It would be the ideal night to kick off another season of SafeRides, but the student-run service that gives kids in trouble a free ride home won't be up and running this New Year's Eve. The service officially starts up Jan. 10.
Still, teen leaders of SafeRides are hoping that the vital message they have spread for the last four years has sunk into the minds of their friends and schoolmates.
"Even if SafeRides isn't personally able to give a ride . . . what's important is having kids be aware and think, ‘Maybe I shouldn't drink tonight or I should get a designated driver,'" said Christine Brissette, a high school senior and a member of the SafeRides board.
"They know there is that other option out there and have the awareness that if they do plan on parties, they should be thinking about taxicabs or sleeping where they are going," added Miss Brissette.
SafeRides was formed on the Island in the fall of 1998, a year that began with the tragic death of high school senior Ryan Mone in a New Year's Day car crash where alcohol and speed were the main factors.
Island teens continue to drive after they've been drinking or using drugs, but Miss Brissette maintains that such risky behavior is on the decline, thanks in large part to SafeRides.

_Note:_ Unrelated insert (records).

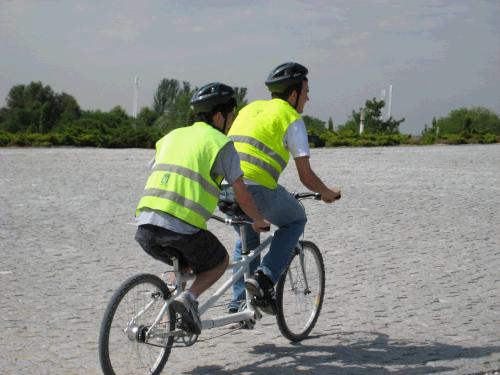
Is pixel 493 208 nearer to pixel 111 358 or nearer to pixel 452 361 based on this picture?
pixel 452 361

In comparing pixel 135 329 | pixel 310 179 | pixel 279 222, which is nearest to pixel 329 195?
pixel 310 179

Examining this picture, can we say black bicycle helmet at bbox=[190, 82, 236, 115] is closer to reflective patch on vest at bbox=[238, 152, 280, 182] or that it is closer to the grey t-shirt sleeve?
the grey t-shirt sleeve

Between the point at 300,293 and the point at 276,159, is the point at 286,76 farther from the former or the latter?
the point at 300,293

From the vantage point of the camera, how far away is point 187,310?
184 inches

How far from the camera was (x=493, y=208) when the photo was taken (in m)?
12.8

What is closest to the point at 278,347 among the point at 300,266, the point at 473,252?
the point at 300,266

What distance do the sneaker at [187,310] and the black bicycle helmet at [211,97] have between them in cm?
105

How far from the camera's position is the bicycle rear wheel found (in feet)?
14.7

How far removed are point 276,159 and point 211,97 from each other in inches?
33.4

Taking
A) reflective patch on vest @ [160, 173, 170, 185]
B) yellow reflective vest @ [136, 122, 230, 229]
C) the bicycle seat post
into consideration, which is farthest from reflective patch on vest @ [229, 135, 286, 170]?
reflective patch on vest @ [160, 173, 170, 185]

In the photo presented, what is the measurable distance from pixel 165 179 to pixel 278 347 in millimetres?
1680

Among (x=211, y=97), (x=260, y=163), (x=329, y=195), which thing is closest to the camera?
(x=211, y=97)

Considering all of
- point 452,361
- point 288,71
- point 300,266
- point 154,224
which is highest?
point 288,71

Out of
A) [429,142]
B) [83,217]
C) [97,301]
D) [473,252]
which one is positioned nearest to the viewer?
[97,301]
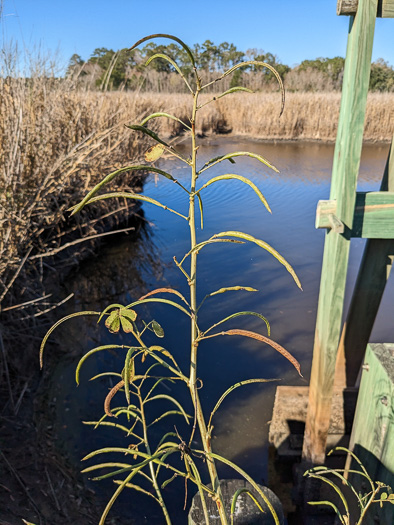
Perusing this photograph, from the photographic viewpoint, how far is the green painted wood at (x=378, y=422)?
1238 millimetres

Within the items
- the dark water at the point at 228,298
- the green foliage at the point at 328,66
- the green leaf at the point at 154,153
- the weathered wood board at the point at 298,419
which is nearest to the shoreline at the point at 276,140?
the dark water at the point at 228,298

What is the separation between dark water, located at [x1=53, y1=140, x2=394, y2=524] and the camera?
8.56 feet

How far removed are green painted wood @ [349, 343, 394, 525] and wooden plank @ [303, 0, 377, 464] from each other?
0.29 m

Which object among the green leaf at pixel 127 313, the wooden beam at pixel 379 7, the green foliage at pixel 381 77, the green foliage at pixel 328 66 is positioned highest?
the green foliage at pixel 328 66

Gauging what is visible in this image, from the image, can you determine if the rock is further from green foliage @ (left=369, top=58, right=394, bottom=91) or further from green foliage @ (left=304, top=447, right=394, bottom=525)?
green foliage @ (left=369, top=58, right=394, bottom=91)

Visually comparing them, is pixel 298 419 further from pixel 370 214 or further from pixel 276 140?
pixel 276 140

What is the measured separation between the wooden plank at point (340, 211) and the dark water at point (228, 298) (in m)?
0.74

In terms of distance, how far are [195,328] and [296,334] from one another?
3091 millimetres

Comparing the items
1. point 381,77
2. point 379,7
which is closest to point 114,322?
point 379,7

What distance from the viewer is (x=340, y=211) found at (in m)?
1.55

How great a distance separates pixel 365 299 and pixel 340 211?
30.1 inches

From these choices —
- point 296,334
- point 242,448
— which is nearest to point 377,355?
point 242,448

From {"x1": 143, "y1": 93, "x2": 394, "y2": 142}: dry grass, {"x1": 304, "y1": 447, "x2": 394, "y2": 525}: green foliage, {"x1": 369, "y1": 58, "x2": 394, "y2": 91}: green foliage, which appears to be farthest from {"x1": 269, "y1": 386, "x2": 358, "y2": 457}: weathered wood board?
{"x1": 369, "y1": 58, "x2": 394, "y2": 91}: green foliage

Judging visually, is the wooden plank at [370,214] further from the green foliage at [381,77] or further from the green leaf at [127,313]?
the green foliage at [381,77]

Surveys of Island teens report that risky behavior is still prevalent and shows no signs of abating when it comes to drug and alcohol use, but local teenagers are at least taking some action to deal with the issue. This year, more than 100 students at the regional high school signed up for a two-hour training session that qualifies them to work as SafeRides volunteers, manning the dispatch post in Edgartown or riding along with a driver.
"SafeRides is also about looking out for one another, teaching kids to be watchful of what's going on around them even when they're not in the SafeRides role," said Pam Carelli, the founder of the SafeRides group on the Vineyard. "Because of the training, they're able to identify someone who needs assistance."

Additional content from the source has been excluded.